Trying Lots of Ideas
Duncan Smith, a dairy farmer in south-central Missouri, didn’t go to the conference, but he got the message. He added a pumpkin patch to his dairy farm in 1998, started leasing hunting rights to his property in 2009, added cheese and yogurt production in 2012, and began raising hair sheep in 2013.
“I’ve probably failed more than I’ve succeeded,” admits Smith. “But I have had some success. The pumpkin patch is doing well. The hunting has developed into a revenue stream.” He quit making cheese and yogurt because of the work and stress involved.
The need for new ideas is apparent again today, as commodity prices sink to unprofitable levels. A Kansas farmer called Successful Farming magazine this fall looking for ideas. Two sons want to join the farm, which is close enough to Kansas City to consider direct sales. They are interested in growing non-GMO soybeans and other grains. They want contacts.
Beware the Alpacas
The first step in adding an enterprise is to make sure there is a growing and sustained market for the commodity. Consider the alpaca market bubble burst, says Joe Parcell, chair and MFA professor of agribusiness, University of Missouri. When the price is high and alpaca farming profitable, everyone wants to raise alpacas. “The problem is, demand is rather small, so a little extra supply of alpacas drives down the price quickly,” he explains.
The same for the sorghum market, says Parcell. In early 2015, sorghum traded at a considerable premium to corn. Then a lot of farmers planted sorghum chasing that price. By fall, the sorghum price tumbled. “The lesson here is to have a marketing contract or to align where you have a comparative advantage.”

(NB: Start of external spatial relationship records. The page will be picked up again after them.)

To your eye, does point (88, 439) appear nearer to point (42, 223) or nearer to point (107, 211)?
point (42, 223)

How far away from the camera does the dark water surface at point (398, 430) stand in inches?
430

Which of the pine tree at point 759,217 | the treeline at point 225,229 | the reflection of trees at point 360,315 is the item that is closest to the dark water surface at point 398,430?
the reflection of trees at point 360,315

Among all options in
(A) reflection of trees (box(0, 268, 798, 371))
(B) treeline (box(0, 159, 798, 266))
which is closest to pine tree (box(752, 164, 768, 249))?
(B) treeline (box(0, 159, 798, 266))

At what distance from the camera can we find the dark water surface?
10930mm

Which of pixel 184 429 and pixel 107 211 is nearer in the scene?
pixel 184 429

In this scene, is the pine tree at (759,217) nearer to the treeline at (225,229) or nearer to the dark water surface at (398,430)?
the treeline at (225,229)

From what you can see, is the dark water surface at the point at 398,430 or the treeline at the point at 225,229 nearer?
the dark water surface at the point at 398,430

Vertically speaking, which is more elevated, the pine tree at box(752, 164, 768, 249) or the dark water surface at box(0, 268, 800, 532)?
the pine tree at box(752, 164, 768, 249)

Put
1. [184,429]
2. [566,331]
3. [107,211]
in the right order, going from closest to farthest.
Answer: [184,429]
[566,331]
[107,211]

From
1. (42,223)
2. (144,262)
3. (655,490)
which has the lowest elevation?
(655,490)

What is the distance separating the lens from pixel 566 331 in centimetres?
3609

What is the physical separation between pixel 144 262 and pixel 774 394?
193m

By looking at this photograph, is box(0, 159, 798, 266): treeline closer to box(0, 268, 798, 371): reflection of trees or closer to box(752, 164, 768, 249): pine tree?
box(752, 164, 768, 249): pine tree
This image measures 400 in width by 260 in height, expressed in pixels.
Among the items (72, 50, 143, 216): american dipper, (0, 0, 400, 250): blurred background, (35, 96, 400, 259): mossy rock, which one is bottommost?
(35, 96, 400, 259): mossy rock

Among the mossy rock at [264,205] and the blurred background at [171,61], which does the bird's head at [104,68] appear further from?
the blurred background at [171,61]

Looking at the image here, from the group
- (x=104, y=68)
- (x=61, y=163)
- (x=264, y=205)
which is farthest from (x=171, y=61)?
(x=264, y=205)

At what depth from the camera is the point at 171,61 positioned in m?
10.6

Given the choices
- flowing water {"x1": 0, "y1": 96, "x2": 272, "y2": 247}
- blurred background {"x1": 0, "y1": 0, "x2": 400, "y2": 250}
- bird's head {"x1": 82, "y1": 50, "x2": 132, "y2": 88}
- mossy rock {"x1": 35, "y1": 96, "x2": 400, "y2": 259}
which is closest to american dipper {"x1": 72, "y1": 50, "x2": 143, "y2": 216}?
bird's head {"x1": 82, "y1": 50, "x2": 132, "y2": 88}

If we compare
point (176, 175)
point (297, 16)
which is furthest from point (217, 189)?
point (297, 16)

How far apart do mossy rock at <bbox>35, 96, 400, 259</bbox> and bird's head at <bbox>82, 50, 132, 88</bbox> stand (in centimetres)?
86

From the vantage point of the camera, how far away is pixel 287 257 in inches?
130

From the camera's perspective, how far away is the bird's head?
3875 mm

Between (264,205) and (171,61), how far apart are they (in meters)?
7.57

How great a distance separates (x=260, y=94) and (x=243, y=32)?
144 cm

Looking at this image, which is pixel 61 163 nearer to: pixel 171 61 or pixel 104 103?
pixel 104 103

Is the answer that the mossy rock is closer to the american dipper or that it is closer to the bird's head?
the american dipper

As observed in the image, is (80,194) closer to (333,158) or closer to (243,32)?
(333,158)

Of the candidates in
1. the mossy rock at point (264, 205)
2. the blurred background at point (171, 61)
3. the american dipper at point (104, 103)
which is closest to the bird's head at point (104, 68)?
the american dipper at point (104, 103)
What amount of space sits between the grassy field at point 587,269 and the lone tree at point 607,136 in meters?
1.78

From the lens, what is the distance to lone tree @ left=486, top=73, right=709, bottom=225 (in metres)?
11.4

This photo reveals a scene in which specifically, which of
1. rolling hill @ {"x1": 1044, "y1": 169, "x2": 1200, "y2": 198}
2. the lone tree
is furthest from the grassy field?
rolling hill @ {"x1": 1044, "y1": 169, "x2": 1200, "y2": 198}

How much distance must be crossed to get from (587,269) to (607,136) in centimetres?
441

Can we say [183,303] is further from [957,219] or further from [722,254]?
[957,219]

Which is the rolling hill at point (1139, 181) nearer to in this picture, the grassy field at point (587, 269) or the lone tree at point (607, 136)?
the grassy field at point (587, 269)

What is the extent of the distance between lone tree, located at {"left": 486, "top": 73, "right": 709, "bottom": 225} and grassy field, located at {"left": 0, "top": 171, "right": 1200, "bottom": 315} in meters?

An example of moderate success is canola in Oklahoma. Many producers in that state carved out a niche for several years. “Sometimes the alternative crop saves on costs in other parts of the operation, as canola helps with weed control,” explains Parcell. “It does not always have to be about the value.”
For value-added enterprises that require direct marketing, you need to be a sales manager who just happens to own production assets. “Those successful in marketing local products typically will have strong sales skills,” he says. As a producer-marketer, you must understand the lowest-cost method of providing the maximum value to the consumer.
There are four keys to building a successful brand, says Parcell.
- Have consistent product quality.
- Have product available whenever the buyer wants it.
- Give great customer service.
- Be able to sell, not just tell, the story of farm to fork.